揺らぐ英経済の屋台骨-不動産ファンドの資金流出、投げ売りの不安も

  • 解約を停止した不動産ファンドの運用資産額は合計で約91億ポンド
  • 償還請求が「高度の不確実性に伴い著しく増加した」とM&G

英国の欧州連合(EU)離脱に伴うコストが実体経済に実際に打撃を与え、英経済を支える柱が揺らぎ始めている。

  英国民投票から2週間足らずの間に同国の資産には売りが殺到し、ポンドは31年ぶりの安値まで急落。3つの資産運用会社が不動産ファンドの解約停止に追い込まれた。先の金融危機で起きた不動産市場の動揺が再燃する兆しが表れており、EU離脱が決まったことに伴う二次的ショックをうまく制御できなければ、英経済がリセッション(景気後退)に追い込まれることになりかえないと不安が高まっている。

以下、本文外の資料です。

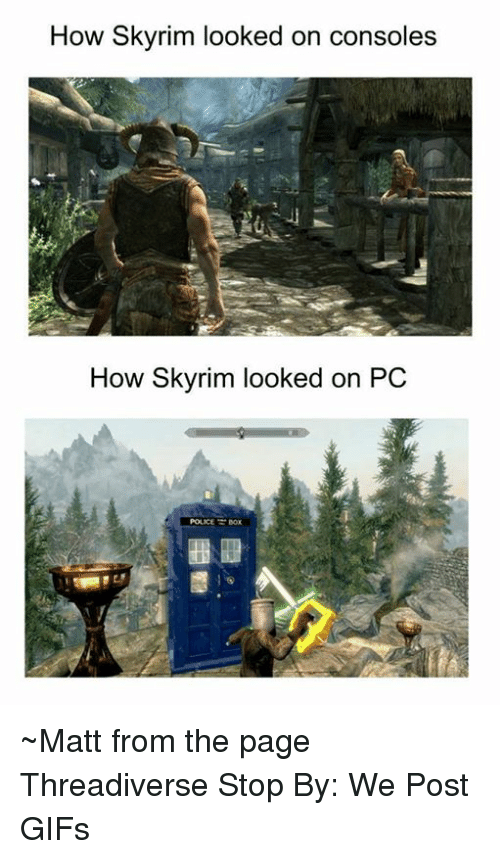Skyrims: How Skyrim looked on consoles  How Skyrim looked on PC  POLICE BOX ~Matt from the page Threadiverse Stop By: We Post GIFs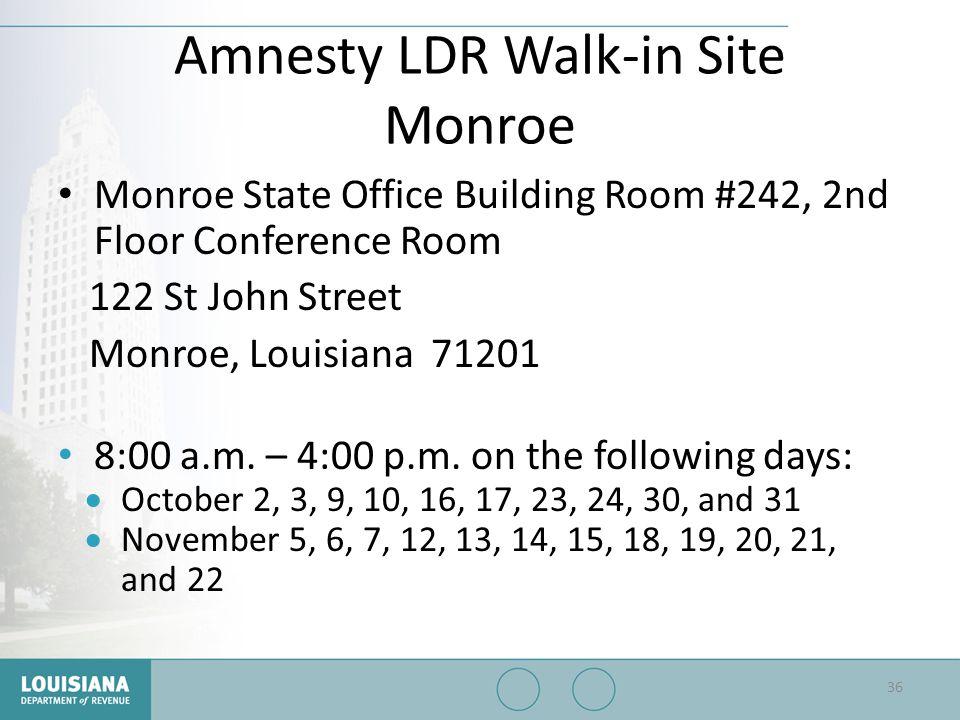 Amnesty LDR Walk-in Site Monroe Monroe State Office Building Room #242, 2nd Floor Conference Room 122 St John Street Monroe, Louisiana 71201 8:00 a.m.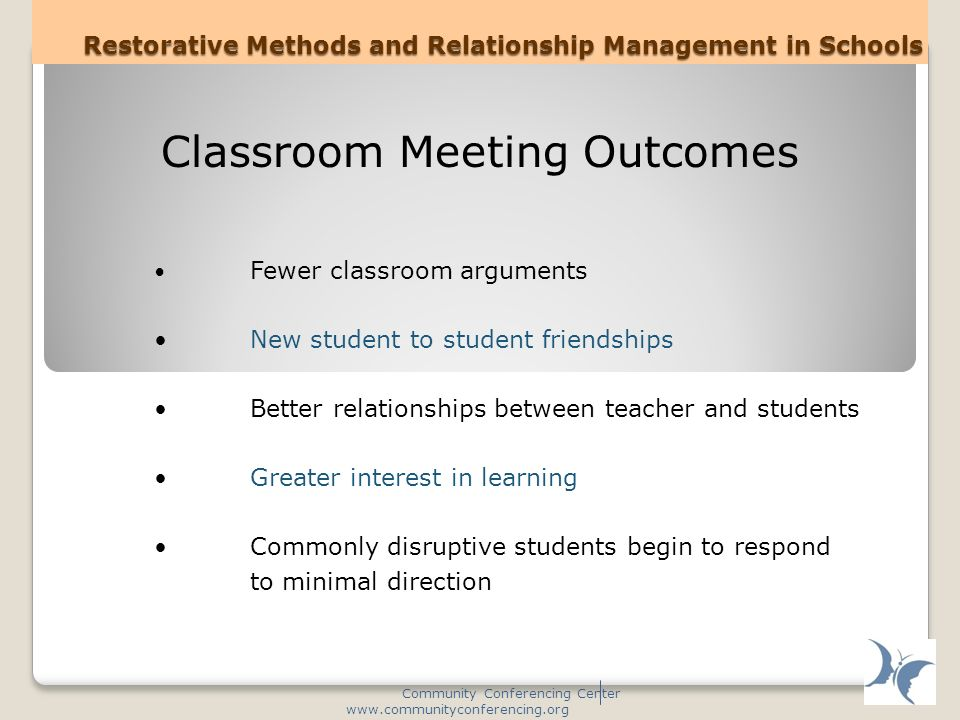 Restorative Methods and Relationship Management in Schools Community Conferencing Center www.communityconferencing.org Classroom Meeting Outcomes Fewer classroom arguments New student to student friendships Better relationships between teacher and students Greater interest in learning Commonly disruptive students begin to respond to minimal direction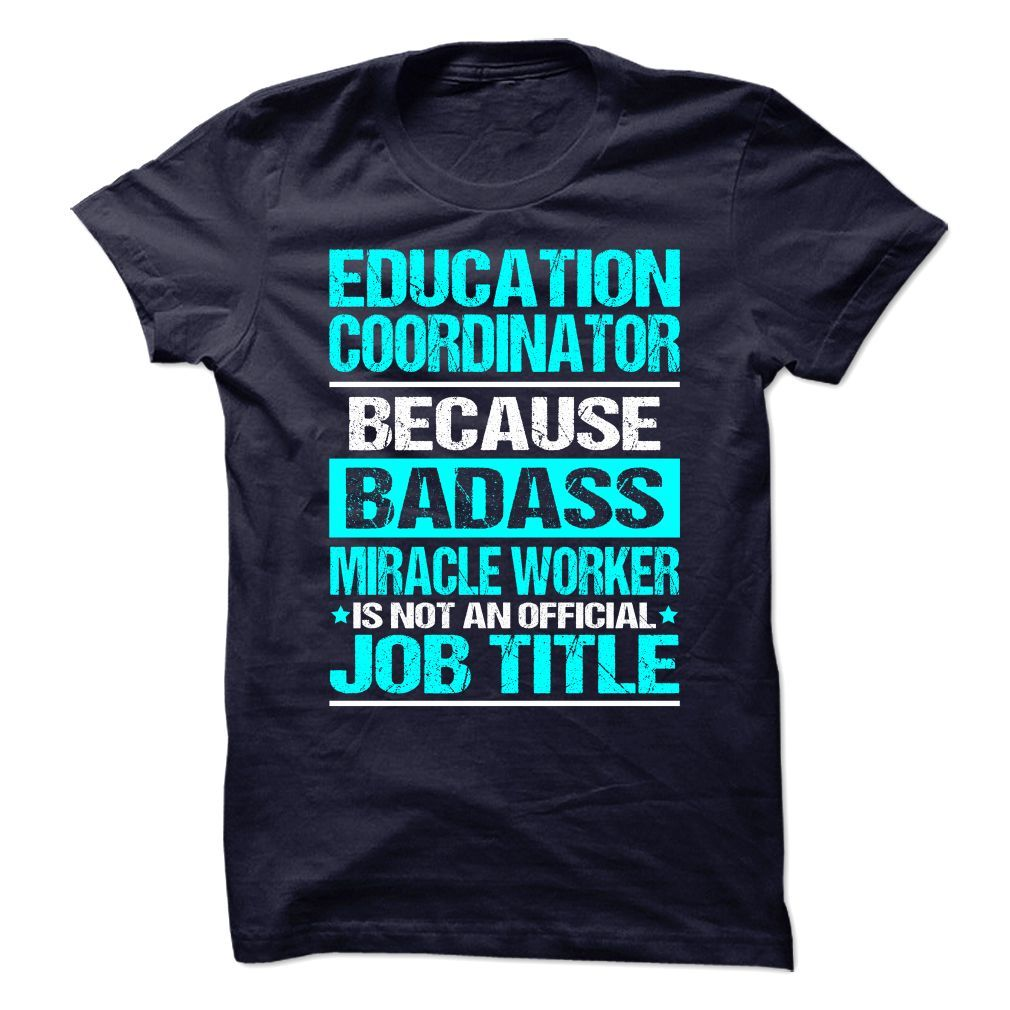 Awesome Shirt for EDUCATION COORDINATOR T-Shirts, Hoodies. GET IT ==►…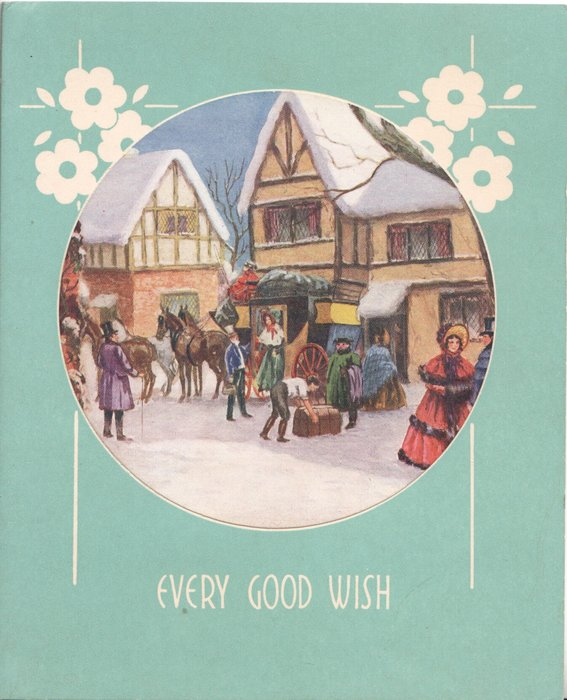 EVERY GOOD WISH in white below circular inset stage coach & passengers in front of inn, gren background, stylised white flowers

  投資家から償還請求が殺到したことで、資産運用会社スタンダード・ライフ・インベストメンツに続き、M&Gインベストメンツとアビバ・インベスターズも商業用不動産ファンドの顧客取引を停止したことが5日までに分かった。これら3つの不動産ファンドの運用資産額は、合計で約91億ポンド(約1兆1800億円)に上る。ロンドンのオフィス価格が、英国のEU離脱から3年以内に最大20%下落する可能性があると業界アナリストは警告している。

  法律事務所コリヤー・ブリストーのパートナー、ロビン・ヘンリー氏は、不動産ファンドが「投げ売り価格」で資産の処分を余儀なくされ、商業セクターに打撃を与えることが、英経済にとってリスクだと指摘した。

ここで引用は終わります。